● **Reading passage**
☆ ☆ ☆

In the 2014–15 season, Sporting won their 16th Portuguese Cup in dramatic fashion. The Lisbon side, led by Marco Silva, played the final against Braga, and after a disastrous start, found themselves losing 0–2 at half-time and playing with ten men after the sending-off of Cédric Soares. With the final seemingly lost, Islam Slimani gave some hope to the fans as he scored the 1–2 on the 83-minute. In stoppage time, Fredy Montero managed to equalize, forcing extra-time. Sporting ultimately won the match 3–1 on penalties. Celebrations ended in a pacific pitch invasion of Estádio José Alvalade by the fans, as the club touched silverware for the first time in seven years.

In June 2015, Jorge Jesus joined Sporting after Benfica opted not to renew his contract as coach of the club, signing a three-year contract. Presented as the new manager of the club on 1 July, the managerial change took the rivalry of both Lisbon clubs to new heights. Under Jesus' tenure, Sporting won the Portuguese Super Cup for the eighth time, against back-to-back champions Benfica. Despite a positive start, Sporting did not win any other trophy, finishing second in the Primeira Liga with 86 points, two points behind Benfica, despite breaking their own points record in the league.

Following a trophyless season, Sporting won their first Taça da Liga on a penalty shoot-out against Vitória de Setúbal. However, on 15 May, days after finishing third in the league, several players and coaches were attacked by around 50 supporters of Sporting at the club's training ground. Five days later, Sporting lost the Portuguese Cup final to Aves. About a month later,  Bruno de Carvalho was dismissed by club members after a general assembly on 23 June. This followed the rescissions of nine players: Bruno Fernandes, Daniel Podence, Rui Patricio, Rodrigo Battaglia, Rafael Leão, Rúben Ribeiro,  Bas Dost, Gelson Martins and  William Carvalho.

☆ ☆ ☆

● **Exercise 1**
In the Sporting passage, condense the paragraph that begins "In June 2015, Jorge Jesus joined Sporting" into a short bulleted list that keeps its main facts.
● **Exercise 2**
Translate this sentence from the Sporting passage into Spanish: "Five days later, Sporting lost the Portuguese Cup final to Aves."
● **Exercise 3**
Carry the Sporting passage forward, picking up after its final sentence.

● **Available data**
☆ ☆ ☆

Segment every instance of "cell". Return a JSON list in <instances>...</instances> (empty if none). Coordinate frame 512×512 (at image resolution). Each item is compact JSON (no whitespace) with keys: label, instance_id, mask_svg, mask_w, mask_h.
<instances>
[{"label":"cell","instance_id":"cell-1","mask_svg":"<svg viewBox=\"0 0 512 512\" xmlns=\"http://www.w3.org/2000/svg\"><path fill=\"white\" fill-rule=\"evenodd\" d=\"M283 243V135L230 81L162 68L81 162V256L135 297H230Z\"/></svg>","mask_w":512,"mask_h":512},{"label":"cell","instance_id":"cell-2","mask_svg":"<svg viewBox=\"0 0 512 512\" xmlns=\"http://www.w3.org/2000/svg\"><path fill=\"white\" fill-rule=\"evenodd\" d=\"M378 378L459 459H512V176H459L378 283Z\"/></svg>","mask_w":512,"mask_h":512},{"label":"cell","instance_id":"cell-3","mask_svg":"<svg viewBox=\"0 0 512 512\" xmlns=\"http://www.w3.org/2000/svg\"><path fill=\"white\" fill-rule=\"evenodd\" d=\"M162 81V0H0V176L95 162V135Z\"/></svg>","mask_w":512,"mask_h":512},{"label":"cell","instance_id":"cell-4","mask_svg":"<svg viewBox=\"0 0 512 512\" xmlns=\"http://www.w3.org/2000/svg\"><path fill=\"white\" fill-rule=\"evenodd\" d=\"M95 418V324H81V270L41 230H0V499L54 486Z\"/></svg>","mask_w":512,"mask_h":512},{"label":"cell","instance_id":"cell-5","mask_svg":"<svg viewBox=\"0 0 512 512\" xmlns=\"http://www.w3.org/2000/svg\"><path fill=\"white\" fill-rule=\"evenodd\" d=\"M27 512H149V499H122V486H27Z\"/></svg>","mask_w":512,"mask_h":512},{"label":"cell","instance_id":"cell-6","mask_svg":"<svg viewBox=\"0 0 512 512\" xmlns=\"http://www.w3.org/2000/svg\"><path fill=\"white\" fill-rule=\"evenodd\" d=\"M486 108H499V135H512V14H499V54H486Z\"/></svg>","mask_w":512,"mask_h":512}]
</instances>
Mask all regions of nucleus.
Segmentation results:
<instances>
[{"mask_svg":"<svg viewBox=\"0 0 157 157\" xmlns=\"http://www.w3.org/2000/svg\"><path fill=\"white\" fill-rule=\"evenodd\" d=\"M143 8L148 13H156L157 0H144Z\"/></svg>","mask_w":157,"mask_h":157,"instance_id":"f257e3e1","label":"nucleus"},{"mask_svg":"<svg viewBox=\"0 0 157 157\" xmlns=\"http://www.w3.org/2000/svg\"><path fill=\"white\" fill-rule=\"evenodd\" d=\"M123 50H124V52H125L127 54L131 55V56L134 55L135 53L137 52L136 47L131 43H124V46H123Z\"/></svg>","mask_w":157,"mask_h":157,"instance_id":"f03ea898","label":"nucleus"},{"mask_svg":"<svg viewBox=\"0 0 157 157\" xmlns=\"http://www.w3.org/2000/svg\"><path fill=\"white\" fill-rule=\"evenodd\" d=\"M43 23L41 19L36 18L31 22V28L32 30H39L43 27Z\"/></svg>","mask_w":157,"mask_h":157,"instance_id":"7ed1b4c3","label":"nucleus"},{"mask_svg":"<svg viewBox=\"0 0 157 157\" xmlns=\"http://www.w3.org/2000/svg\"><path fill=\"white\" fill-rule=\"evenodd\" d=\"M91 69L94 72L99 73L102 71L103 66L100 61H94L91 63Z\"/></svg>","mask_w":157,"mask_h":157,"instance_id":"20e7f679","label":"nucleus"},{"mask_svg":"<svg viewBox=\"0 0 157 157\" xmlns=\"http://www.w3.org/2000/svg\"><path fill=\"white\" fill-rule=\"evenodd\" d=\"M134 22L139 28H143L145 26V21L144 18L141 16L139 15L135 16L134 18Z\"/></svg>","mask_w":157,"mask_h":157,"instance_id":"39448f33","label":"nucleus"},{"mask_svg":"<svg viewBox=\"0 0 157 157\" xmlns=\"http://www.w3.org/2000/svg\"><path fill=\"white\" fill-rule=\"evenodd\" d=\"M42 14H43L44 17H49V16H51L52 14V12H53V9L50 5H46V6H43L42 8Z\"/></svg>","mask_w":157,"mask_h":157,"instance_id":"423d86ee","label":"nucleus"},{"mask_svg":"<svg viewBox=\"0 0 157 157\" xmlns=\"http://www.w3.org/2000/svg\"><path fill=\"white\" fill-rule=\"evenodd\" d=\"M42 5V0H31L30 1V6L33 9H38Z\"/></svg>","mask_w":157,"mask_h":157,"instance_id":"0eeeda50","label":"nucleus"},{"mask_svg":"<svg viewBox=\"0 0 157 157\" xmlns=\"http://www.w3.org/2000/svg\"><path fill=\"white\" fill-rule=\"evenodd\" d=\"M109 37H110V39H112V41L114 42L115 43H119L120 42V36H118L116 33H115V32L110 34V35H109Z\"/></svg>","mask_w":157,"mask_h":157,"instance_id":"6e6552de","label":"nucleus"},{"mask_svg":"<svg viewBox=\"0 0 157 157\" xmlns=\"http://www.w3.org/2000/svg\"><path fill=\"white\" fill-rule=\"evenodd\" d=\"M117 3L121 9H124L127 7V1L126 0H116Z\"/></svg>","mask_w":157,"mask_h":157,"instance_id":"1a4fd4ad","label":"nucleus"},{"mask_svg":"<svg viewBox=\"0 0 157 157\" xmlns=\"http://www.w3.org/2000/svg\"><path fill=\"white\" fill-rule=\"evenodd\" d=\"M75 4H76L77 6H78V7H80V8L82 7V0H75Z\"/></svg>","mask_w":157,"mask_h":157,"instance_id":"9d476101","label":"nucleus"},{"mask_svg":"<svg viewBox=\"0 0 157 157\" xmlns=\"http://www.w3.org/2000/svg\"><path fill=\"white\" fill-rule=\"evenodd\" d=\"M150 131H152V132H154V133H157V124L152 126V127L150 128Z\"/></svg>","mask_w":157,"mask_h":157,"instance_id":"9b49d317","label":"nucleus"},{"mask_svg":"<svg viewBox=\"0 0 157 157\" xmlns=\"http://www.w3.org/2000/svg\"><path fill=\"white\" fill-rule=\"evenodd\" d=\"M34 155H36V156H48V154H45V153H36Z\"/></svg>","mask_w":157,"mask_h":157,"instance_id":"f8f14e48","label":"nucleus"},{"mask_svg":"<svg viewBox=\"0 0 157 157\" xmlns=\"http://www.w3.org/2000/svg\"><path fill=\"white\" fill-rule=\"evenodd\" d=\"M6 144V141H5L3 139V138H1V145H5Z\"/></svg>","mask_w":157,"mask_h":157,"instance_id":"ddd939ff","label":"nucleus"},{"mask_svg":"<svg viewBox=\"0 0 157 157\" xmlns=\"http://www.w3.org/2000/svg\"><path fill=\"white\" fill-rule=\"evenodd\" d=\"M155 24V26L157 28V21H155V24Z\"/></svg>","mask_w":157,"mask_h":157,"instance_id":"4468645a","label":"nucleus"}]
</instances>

☆ ☆ ☆

● **Response 1**
- June 2015: Jorge Jesus joined Sporting on a three-year contract after Benfica chose not to renew his contract as coach.
- He was presented as Sporting's new manager on 1 July, which took the rivalry between the two Lisbon clubs to new heights.
- Under Jesus, Sporting won the Portuguese Super Cup for the eighth time, against back-to-back champions Benfica.
- Sporting won no other trophy and finished second in the Primeira Liga with 86 points, two behind Benfica, while still breaking their own league points record.

● **Response 2**
Cinco días después, el Sporting perdió la final de la Copa de Portugal ante el Aves.

● **Response 3**
In the period before scheduled elections, a management committee, headed by former President Sousa Cintra, succeeded in returning some of the players who had left the club following the incident, namely Bruno Fernandes, Bas Dost and Rodrigo Battaglia. Frederico Varandas was elected president on 8 September 2018. Having replaced Jorge Jesus at the beginning of the 2018–19 season, José Peseiro was sacked after a poor performance on the Primeira Liga.

In March 2020, Rúben Amorim was appointed manager of Sporting CP for a managerial transfer worth €10 million (£8.65 million), becoming the third-most expensive manager ever.

2020–present 
In the 2020–21 season, with no spectators allowed in Portugal due to the COVID-19 pandemic, and after being eliminated from European competition by LASK Linz, Sporting won their third league cup and ended their 19-year period without winning the Portuguese league, with only one loss (against Benfica in the penultimate round and already as champions), securing their 19th Primeira Liga title after a 1–0 home win against Boavista.

At the 2021–22 UEFA Champions League group stage, Sporting made a comeback by finishing second on Group C after a 5–1 home loss to AFC Ajax and 1–0 away loss to Borussia Dortmund, thereby reaching the knockout phase for only the second time since the 2008–09 season. Domestically, both the 2021 Supertaça Cândido de Oliveira  and the 2021–22 Taça da Liga were won by the Lions, securing the trophies against Braga and Benfica, respectively. In the 2021–22 Primeira Liga, Sporting finished second with the same 85 points as in the previous league campaign.

Crests and motto
Since its formation, Sporting CP's motto is: "effort, dedication, devotion and glory". To keep up with times, the Club's emblem has been modernized throughout history and this led to the development of various crests consistent with the history of the Club: in all of them, the rampant Lion and the color green have always been present in prominence. Since its founding on 1 July 1906, Sporting has already had five emblems, in addition to two commemorating crests for the fiftieth (1956) and the one hundredth years of existence (2006) of the club.

The current emblem presents an image with simplified framing while maintaining the green color in the shield and adding three horizontal white stripes that symbolize the Club's shirt. Complemented with the words 'Sporting' and 'Portugal', now written in full, they emphasize the national dimension of the club and clarify its name internationally. The Lion appears in golden color and the acronym "SCP" is shown like a crown on top of the shield. This crest was adopted in 2001.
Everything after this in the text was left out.